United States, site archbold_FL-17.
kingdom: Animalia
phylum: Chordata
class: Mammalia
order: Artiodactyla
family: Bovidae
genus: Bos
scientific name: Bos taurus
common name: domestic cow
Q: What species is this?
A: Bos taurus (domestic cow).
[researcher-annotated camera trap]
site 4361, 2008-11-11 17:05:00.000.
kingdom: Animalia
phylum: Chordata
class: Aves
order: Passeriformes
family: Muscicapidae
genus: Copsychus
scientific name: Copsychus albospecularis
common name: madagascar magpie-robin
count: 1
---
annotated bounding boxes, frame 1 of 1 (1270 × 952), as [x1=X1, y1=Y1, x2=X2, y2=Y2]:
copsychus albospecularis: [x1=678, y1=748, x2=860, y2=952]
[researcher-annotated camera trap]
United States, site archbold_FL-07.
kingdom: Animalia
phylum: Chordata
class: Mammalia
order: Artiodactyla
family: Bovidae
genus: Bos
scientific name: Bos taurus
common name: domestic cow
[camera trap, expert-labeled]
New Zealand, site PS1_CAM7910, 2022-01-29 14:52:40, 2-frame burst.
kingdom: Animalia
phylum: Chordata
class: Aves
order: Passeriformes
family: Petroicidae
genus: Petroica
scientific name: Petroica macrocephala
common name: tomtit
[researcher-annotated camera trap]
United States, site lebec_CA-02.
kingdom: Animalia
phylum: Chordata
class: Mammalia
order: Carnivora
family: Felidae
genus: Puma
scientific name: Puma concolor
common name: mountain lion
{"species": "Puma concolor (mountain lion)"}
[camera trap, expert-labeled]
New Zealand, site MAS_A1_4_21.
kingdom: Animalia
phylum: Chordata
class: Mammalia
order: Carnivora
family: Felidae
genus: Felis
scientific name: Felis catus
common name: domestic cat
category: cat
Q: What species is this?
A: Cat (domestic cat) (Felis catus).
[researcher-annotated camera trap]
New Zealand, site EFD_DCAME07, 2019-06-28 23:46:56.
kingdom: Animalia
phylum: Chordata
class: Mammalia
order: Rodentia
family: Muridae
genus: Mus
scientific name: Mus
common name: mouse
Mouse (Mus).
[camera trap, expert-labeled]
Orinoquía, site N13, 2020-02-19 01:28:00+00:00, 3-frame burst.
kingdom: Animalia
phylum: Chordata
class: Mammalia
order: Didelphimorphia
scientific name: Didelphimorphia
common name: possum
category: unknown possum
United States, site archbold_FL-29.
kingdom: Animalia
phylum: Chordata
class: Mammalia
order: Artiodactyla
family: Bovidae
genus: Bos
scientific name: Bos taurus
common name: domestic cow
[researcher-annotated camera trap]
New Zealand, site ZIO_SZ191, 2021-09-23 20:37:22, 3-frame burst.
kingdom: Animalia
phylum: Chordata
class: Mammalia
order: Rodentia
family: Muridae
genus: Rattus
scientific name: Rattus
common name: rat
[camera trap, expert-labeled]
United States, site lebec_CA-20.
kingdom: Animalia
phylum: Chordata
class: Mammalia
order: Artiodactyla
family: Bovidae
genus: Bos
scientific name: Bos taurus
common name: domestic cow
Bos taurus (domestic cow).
____________________
→ **Exercise aim**
Please return the records above exactly as they are written.

→ **Output for this task**
United States, site archbold_FL-17.
kingdom: Animalia
phylum: Chordata
class: Mammalia
order: Artiodactyla
family: Bovidae
genus: Bos
scientific name: Bos taurus
common name: domestic cow
Q: What species is this?
A: Bos taurus (domestic cow).
[researcher-annotated camera trap]
site 4361, 2008-11-11 17:05:00.000.
kingdom: Animalia
phylum: Chordata
class: Aves
order: Passeriformes
family: Muscicapidae
genus: Copsychus
scientific name: Copsychus albospecularis
common name: madagascar magpie-robin
count: 1
---
annotated bounding boxes, frame 1 of 1 (1270 × 952), as [x1=X1, y1=Y1, x2=X2, y2=Y2]:
copsychus albospecularis: [x1=678, y1=748, x2=860, y2=952]
[researcher-annotated camera trap]
United States, site archbold_FL-07.
kingdom: Animalia
phylum: Chordata
class: Mammalia
order: Artiodactyla
family: Bovidae
genus: Bos
scientific name: Bos taurus
common name: domestic cow
[camera trap, expert-labeled]
New Zealand, site PS1_CAM7910, 2022-01-29 14:52:40, 2-frame burst.
kingdom: Animalia
phylum: Chordata
class: Aves
order: Passeriformes
family: Petroicidae
genus: Petroica
scientific name: Petroica macrocephala
common name: tomtit
[researcher-annotated camera trap]
United States, site lebec_CA-02.
kingdom: Animalia
phylum: Chordata
class: Mammalia
order: Carnivora
family: Felidae
genus: Puma
scientific name: Puma concolor
common name: mountain lion
{"species": "Puma concolor (mountain lion)"}
[camera trap, expert-labeled]
New Zealand, site MAS_A1_4_21.
kingdom: Animalia
phylum: Chordata
class: Mammalia
order: Carnivora
family: Felidae
genus: Felis
scientific name: Felis catus
common name: domestic cat
category: cat
Q: What species is this?
A: Cat (domestic cat) (Felis catus).
[researcher-annotated camera trap]
New Zealand, site EFD_DCAME07, 2019-06-28 23:46:56.
kingdom: Animalia
phylum: Chordata
class: Mammalia
order: Rodentia
family: Muridae
genus: Mus
scientific name: Mus
common name: mouse
Mouse (Mus).
[camera trap, expert-labeled]
Orinoquía, site N13, 2020-02-19 01:28:00+00:00, 3-frame burst.
kingdom: Animalia
phylum: Chordata
class: Mammalia
order: Didelphimorphia
scientific name: Didelphimorphia
common name: possum
category: unknown possum
United States, site archbold_FL-29.
kingdom: Animalia
phylum: Chordata
class: Mammalia
order: Artiodactyla
family: Bovidae
genus: Bos
scientific name: Bos taurus
common name: domestic cow
[researcher-annotated camera trap]
New Zealand, site ZIO_SZ191, 2021-09-23 20:37:22, 3-frame burst.
kingdom: Animalia
phylum: Chordata
class: Mammalia
order: Rodentia
family: Muridae
genus: Rattus
scientific name: Rattus
common name: rat
[camera trap, expert-labeled]
United States, site lebec_CA-20.
kingdom: Animalia
phylum: Chordata
class: Mammalia
order: Artiodactyla
family: Bovidae
genus: Bos
scientific name: Bos taurus
common name: domestic cow
Bos taurus (domestic cow).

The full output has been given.